You can’t imagine how many times Laurie tried to force me to go to Steven’s after making the decision to never see him again.  Maybe ten times.  One time she told me that Steven had stolen “Mollybond”, my cat, and I got arrested a block from his home crying.  Not on drugs, but literally aching in pain.  She made Steven out to be a real dick.  A lying asshole that cheated on his boyfriends and used electronic harassment to track the old ones.  V2K having ties to “the Frey Effect”, microwave hearing, you would easily have believed it.

Years of note taking and diaries document the accounts of torture at the hands of Laurie and Brian LaTweek  The most minute of details are contained in them…all full of hate and lies.hy

On the last time I went to that torture villa, I met Christopher…and then his torture started.  It’s been going on ever since.  My team can’t figure out why I hate them so much.  I doubt they remember what I’ve been put through in San Diego, then Palm Springs and now here…not to mention Sedona, Arizona.  They forget.  They are heartless and selfish…they don’t care as much as they should and they have completely ruined this project for Christopher and I.

People that know me know that I don’t narc on drug dealers.  Most of them are my friends when I was using.  The decision to bust Steven Frey was made after being stalked endlessly by his “protection team” in Laurie and Brian LaTweek and others.  They told me the worst things about Steven and tortured me in his home every single night.  They would tell me that Peter was coming over to kill me.  That he was, “outside” right now!

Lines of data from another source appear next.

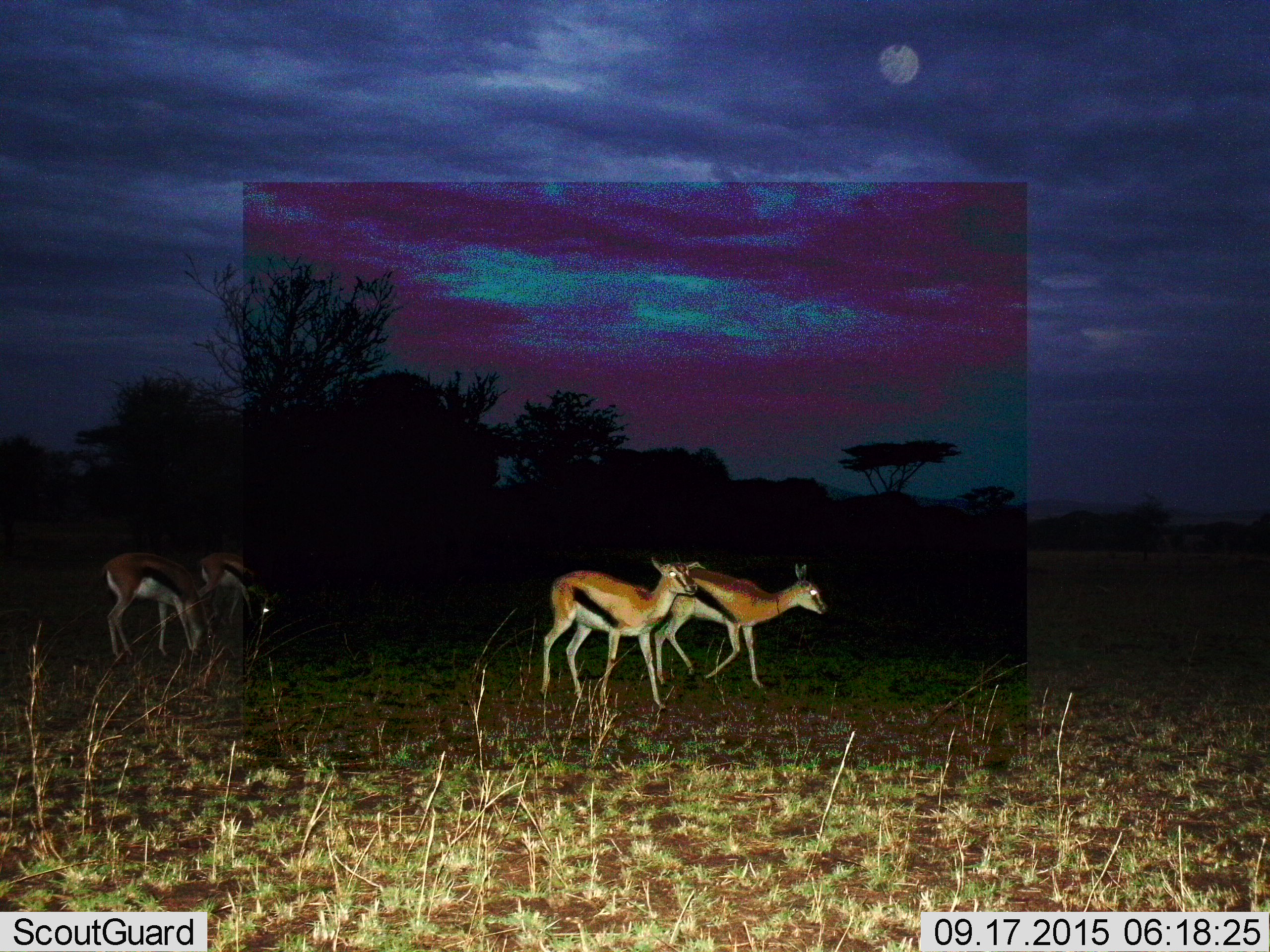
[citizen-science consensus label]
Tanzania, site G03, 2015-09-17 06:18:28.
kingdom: Animalia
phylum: Chordata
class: Mammalia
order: Artiodactyla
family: Bovidae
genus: Eudorcas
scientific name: Eudorcas thomsonii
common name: thomson's gazelle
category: gazellethomsons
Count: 4.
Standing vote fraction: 44%.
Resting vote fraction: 0%.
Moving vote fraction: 78%.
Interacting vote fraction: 0%.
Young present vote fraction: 0%.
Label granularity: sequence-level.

They would say that if I didn’t, “pass their tests” that I would never be able to be around my friend that was a “protected witness” for the PSPD.  That’s why I went and saw Sgt. Anderson.  That’s why I went after Steven Frey and what did Bryan Anderson do? He sided with Laurie against me and Christopher.

I knew more about Steven’s drug operation than anyone.  I knew where he got it, when he would go, whom he got it from and what he sold it for.  I knew he had GHB.  I found him acid tabs.  I knew everything, but the police screwed me over for the next seven years.  This technology is a terrorist tactic…it is used against innocent men like myself in favor of a drug dealer in our area and the police are responsible.

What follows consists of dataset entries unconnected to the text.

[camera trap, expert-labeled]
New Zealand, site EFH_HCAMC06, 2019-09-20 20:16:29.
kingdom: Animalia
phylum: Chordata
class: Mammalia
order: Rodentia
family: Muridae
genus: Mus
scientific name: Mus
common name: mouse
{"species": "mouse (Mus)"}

Despite what Laurie and Brian will tell all of you...this is gospel.  It is the truth.  My friendship with Steven Frey was a complete set up from the begining.  Steven knew about it...and he traded our friendship for his continued lying and protection by the officers of the PSPD.  The damage to my family is tremendous.  The damage to Christopher's family is equally tremendous.  There will come a day when someone will pay dearly for what they did and failed to do for us.  It is off of my conscience to tell all of you that what Laurie, my team and the police have gotten away with is horrific in terms of the law!!! It plays with terrorism on all levels...some things are worse than others, but the obligation to human beings being tortured is tremendously upset by the lack of care for Christopher and myself.  Laurie should be on trial for so many crimes by now...

This situation will have closure...but when it does, my feelings of guilt will be diminshed by my constant begging for help.  I've tried to reason with my team, they are unreasonable.  They've twisted the law up like a candy cane...it's a shame they've lost focus on what was important here.